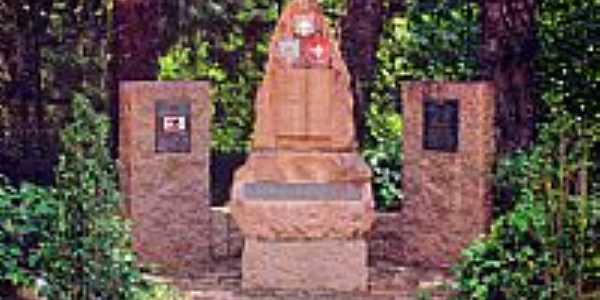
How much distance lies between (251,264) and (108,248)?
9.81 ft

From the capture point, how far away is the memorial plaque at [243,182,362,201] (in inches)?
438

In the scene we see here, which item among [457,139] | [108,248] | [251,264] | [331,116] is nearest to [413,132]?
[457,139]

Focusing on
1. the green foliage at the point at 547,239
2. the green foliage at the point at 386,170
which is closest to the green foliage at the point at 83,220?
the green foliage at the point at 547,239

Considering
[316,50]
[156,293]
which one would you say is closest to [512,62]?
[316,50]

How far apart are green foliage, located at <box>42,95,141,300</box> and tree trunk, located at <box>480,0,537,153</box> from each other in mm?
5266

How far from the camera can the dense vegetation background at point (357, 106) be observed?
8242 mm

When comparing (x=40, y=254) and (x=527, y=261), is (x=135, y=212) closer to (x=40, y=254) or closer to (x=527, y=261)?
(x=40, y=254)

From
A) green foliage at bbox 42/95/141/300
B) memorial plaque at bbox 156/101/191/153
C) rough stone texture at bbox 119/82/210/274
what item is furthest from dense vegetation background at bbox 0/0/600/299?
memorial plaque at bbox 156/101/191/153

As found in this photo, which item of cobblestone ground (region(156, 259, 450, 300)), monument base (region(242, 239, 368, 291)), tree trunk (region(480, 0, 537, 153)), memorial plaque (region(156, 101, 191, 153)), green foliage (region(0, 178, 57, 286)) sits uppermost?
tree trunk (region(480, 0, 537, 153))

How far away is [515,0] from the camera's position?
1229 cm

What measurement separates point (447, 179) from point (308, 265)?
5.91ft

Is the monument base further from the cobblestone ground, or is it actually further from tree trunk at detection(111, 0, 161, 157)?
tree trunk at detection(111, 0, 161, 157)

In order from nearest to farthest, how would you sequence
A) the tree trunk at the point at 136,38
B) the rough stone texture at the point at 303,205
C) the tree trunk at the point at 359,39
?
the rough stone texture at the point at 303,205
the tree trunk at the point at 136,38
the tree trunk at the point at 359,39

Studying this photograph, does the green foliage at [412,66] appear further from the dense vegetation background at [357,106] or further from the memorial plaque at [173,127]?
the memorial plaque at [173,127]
...
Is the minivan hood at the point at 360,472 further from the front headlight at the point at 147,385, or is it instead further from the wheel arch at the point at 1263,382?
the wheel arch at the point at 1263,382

Exercise details: Pick out every line in both blocks above that contains the word "texture", copying each one in full.

Answer to the exercise:
C) rough stone texture at bbox 119/82/210/274
B) the rough stone texture at the point at 303,205
the rough stone texture at the point at 303,205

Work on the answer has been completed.